Proximity ligation assays were also performed to confirm that hnRNP-Q1 represses endogenous Gap-43 mRNA translation (David et al., 2012; tom Dieck et al., 2012). N2a cells were transfected with hnRNP-Q1 #1 or Scr siRNA and Lifeact-GFP; 72 h later, the cells were pulsed with puromycin for 5 min. Media without puromycin was used as a control. Excess puromycin was extracted, the cells were fixed, and proximity ligation reactions were performed with GAP-43 and puromycin antibodies. α-Tubulin and puromycin antibodies were used as a control. The GAP-43 or α-tubulin and puromycin antibodies were bound by secondary antibodies conjugated to oligonucleotides. If a GAP-43 or α-tubulin antibody was within 30–40 nM of the puromycin antibody, which occurred when puromycin was incorporated into a GAP-43 or α-tubulin peptide chain undergoing translation, the oligonucleotides from each secondary antibody were ligated together to form a closed loop. The oligonucleotide loop was then amplified by rolling circle amplification, and fluorescently labeled oligonucleotides were hybridized to the product. Transfected cells were selected by GFP signal (Figure 7D). hnRNP-Q1 knockdown significantly increased both the volume and intensity of GAP-43 proximity ligation puncta (5.30- and 5.13-fold, respectively; Figure 7, E and F), and the no-puromycin controls demonstrated reduced signal (volume: Scr: 0.18-fold, Q1: 0.42-fold; intensity: Scr: 0.19-fold, Q1: 0.45-fold; Figure 7, E and F). However, hnRNP-Q1 knockdown did not affect the volume or intensity of α-tubulin proximity ligation puncta (0.95- and 0.93-fold, respectively; Figure 7, E and F), and the no-puromycin controls demonstrated reduced signal (volume: Scr: 0.19-fold, Q1: 0.22-fold; intensity: Scr: 0.19-fold, Q1: 0.23-fold; Figure 7, E and F). These results further suggest that hnRNP-Q1 represses Gap-43 mRNA translation but not global translation.
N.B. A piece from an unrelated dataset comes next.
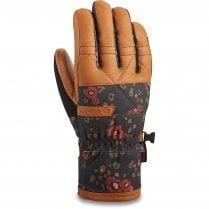 Women's Fleetwood Glove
hnRNP-Q1 represses Gap-43 mRNA translation through the 5′-UTR GQ

AHA pulse-labeling experiments were also performed to determine whether the 5′GQ was involved in hnRNP-Q1–mediated repression of Gap-43 mRNA translation. To perform these experiments, we first created a construct with the following cassette: Gap-43 5′-UTR (with or without 5′GQ)-3×Flag-mCherry-Gap-43 coding region-Gap-43 3′-UTR (FL or Δ5′GQ reporter). N2a cells were transfected with the FL or Δ5′GQ reporter constructs ∼56 h after hnRNP-Q1 #1 or Scr siRNA transfection. After ∼16 h, the cells were starved of methionine for 1 h and labeled with the methionine analogue AHA for 2 h. AHA incorporated into newly synthesized proteins was labeled with biotin, 3×Flag-mCherry-tagged GAP-43 was immunoprecipitated with anti-Flag agarose beads, and newly synthesized 3×Flag-mCherry-tagged GAP-43 was visualized by immunoblot with streptavidin and anti-Flag (Figure 8A). The results revealed that hnRNP-Q1 depletion increased the translation of the FL reporter by 1.50-fold (Figure 8B). Additionally, the Δ5′GQ reporter was less sensitive to hnRNP-Q1 repression, but hnRNP-Q1 knockdown did significantly increase Δ5′GQ reporter translation (Scr: 2.64-fold, Q1: 3.39-fold; Figure 8B). These findings suggest that hnRNP-Q1 represses Gap-43 mRNA translation in a 5′GQ-dependent manner but indicate that additional Gap-43 mRNA sequences, potentially additional GQs, may also contribute to this process. hnRNP-Q1 knockdown was quantified in Supplemental Figure 7A, and a representative example of construct overexpression is shown in Supplemental Figure 7B. In further support of our interpretation of the AHA pulse-labeling experiments, the Δ5′GQ reporter was expressed at a higher basal rate in N2a cells than the FL reporter (1.28-fold; Figure 8C).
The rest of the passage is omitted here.